- **Descripción de la tarea**: Filtre las filas siguientes y copie cada línea que contenga la palabra "above". Tenga en cuenta que se distinguen mayúsculas y minúsculas.

- **Filas mostradas**:
**********
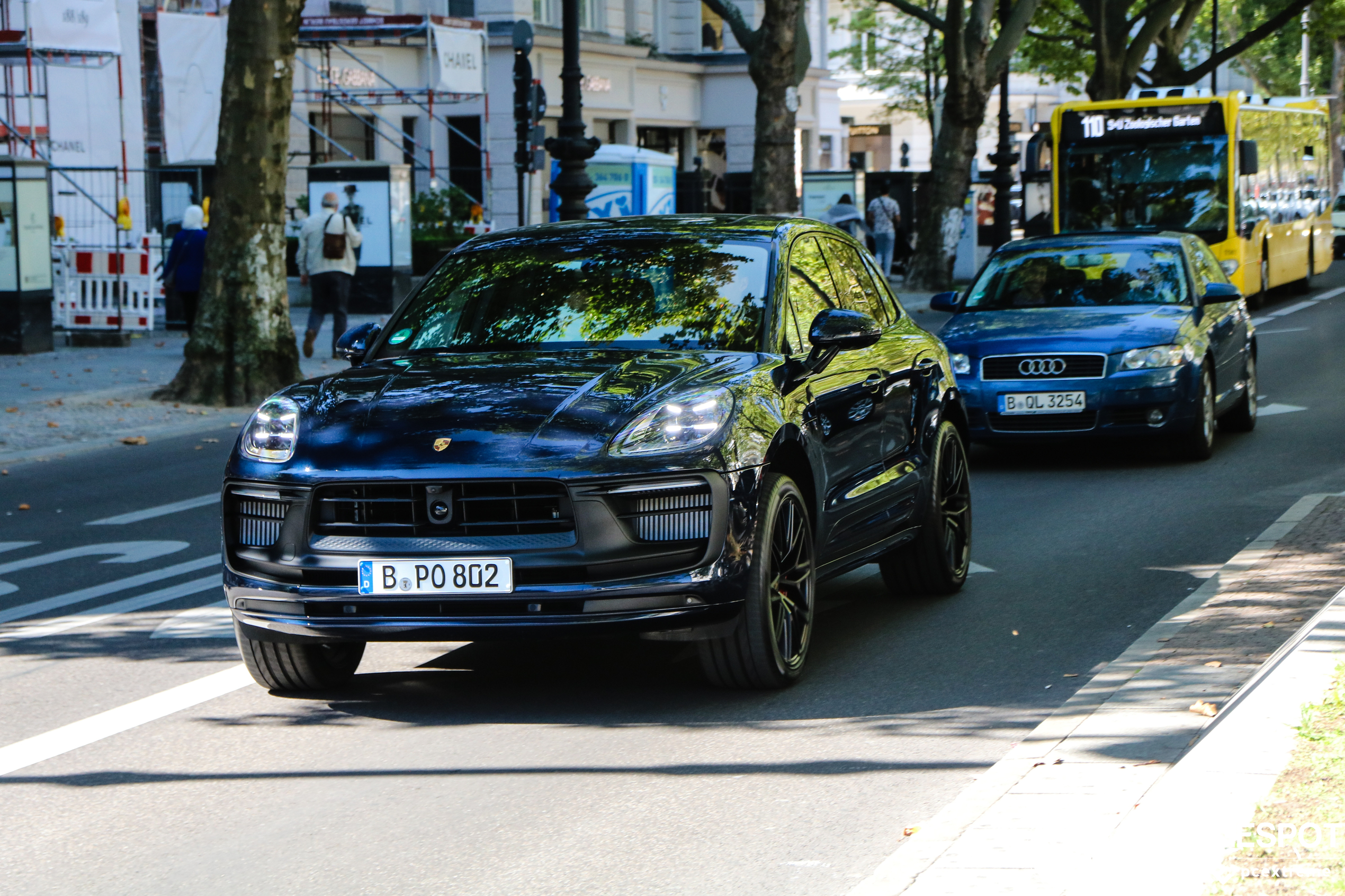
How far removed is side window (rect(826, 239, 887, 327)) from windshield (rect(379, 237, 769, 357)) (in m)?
**********
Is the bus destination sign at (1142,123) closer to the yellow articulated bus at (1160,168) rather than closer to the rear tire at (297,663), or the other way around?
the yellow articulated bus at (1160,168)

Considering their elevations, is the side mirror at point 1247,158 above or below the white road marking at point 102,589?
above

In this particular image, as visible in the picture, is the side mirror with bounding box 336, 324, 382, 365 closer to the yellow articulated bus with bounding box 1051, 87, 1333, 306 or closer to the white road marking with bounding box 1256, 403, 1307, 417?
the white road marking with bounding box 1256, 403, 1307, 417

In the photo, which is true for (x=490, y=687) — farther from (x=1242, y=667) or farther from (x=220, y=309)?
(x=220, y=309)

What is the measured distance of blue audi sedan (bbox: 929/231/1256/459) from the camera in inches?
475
**********
- **Solución a continuación**:
Considering their elevations, is the side mirror at point 1247,158 above or below the white road marking at point 102,589?
above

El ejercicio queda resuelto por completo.